--- WORK TO BE COMPLETED ---
Using the listing below, return each line exactly as it reads.

--- PROVIDED MATERIAL ---
--- START ---

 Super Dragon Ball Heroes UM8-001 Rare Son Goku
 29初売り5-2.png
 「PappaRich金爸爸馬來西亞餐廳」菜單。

--- END ---

--- SOLUTION TO THE PROBLEM ---
 Super Dragon Ball Heroes UM8-001 Rare Son Goku
 29初売り5-2.png
 「PappaRich金爸爸馬來西亞餐廳」菜單。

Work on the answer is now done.